=== Written request ===
Present the lines from the one containing "Given the image, does" through the last line of the entries, both included, as a Markdown table with the columns Row and Text, leaving out blank lines.
** Start **
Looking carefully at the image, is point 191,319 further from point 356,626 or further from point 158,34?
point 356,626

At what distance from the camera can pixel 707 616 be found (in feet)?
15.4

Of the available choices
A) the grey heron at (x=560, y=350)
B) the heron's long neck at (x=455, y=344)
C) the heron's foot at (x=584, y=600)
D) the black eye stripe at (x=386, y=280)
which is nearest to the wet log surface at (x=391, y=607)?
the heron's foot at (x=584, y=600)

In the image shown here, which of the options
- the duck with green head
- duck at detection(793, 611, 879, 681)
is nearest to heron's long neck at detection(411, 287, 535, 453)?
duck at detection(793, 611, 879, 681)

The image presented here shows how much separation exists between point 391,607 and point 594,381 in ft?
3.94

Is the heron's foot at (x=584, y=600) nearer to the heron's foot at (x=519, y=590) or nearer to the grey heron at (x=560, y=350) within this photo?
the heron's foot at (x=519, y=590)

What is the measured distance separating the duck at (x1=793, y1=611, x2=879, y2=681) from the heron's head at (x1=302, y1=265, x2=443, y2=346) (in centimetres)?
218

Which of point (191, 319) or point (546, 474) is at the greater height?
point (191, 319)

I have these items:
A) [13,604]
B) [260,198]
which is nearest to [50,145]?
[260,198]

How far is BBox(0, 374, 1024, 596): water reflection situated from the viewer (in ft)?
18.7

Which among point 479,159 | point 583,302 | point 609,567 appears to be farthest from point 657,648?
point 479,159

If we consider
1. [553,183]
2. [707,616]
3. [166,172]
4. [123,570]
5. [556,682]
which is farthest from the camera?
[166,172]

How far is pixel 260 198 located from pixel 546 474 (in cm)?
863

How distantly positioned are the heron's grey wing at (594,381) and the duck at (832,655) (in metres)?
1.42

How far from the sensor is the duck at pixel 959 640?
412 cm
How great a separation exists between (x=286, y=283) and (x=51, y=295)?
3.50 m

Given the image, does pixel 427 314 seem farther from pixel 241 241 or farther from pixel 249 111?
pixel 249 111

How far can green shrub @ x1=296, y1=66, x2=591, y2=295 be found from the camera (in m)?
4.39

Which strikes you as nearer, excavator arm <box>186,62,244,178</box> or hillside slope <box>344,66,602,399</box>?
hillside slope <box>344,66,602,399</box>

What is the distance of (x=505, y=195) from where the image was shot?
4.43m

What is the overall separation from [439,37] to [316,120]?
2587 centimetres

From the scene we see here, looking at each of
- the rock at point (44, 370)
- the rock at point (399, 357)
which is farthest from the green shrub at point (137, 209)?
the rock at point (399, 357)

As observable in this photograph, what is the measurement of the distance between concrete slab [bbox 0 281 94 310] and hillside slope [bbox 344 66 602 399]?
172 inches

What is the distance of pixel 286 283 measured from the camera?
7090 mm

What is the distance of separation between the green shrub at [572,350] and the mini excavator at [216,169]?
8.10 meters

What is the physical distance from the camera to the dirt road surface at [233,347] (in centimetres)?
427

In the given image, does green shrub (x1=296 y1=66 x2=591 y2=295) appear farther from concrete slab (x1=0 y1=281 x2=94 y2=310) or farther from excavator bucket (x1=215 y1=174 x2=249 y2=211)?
** End **
=== Full response ===
| Row | Text |
|---|---|
| 1 | Given the image, does pixel 427 314 seem farther from pixel 241 241 or farther from pixel 249 111? |
| 2 | pixel 249 111 |
| 3 | How far can green shrub @ x1=296, y1=66, x2=591, y2=295 be found from the camera (in m)? |
| 4 | 4.39 |
| 5 | Which strikes you as nearer, excavator arm <box>186,62,244,178</box> or hillside slope <box>344,66,602,399</box>? |
| 6 | hillside slope <box>344,66,602,399</box> |
| 7 | What is the distance of (x=505, y=195) from where the image was shot? |
| 8 | 4.43m |
| 9 | What is the overall separation from [439,37] to [316,120]? |
| 10 | 2587 centimetres |
| 11 | From the scene we see here, looking at each of |
| 12 | - the rock at point (44, 370) |
| 13 | - the rock at point (399, 357) |
| 14 | which is farthest from the green shrub at point (137, 209)? |
| 15 | the rock at point (399, 357) |
| 16 | As observable in this photograph, what is the measurement of the distance between concrete slab [bbox 0 281 94 310] and hillside slope [bbox 344 66 602 399]? |
| 17 | 172 inches |
| 18 | What is the distance of pixel 286 283 measured from the camera? |
| 19 | 7090 mm |
| 20 | What is the distance of separation between the green shrub at [572,350] and the mini excavator at [216,169]? |
| 21 | 8.10 meters |
| 22 | What is the physical distance from the camera to the dirt road surface at [233,347] (in centimetres)? |
| 23 | 427 |
| 24 | In the given image, does green shrub (x1=296 y1=66 x2=591 y2=295) appear farther from concrete slab (x1=0 y1=281 x2=94 y2=310) or farther from excavator bucket (x1=215 y1=174 x2=249 y2=211)? |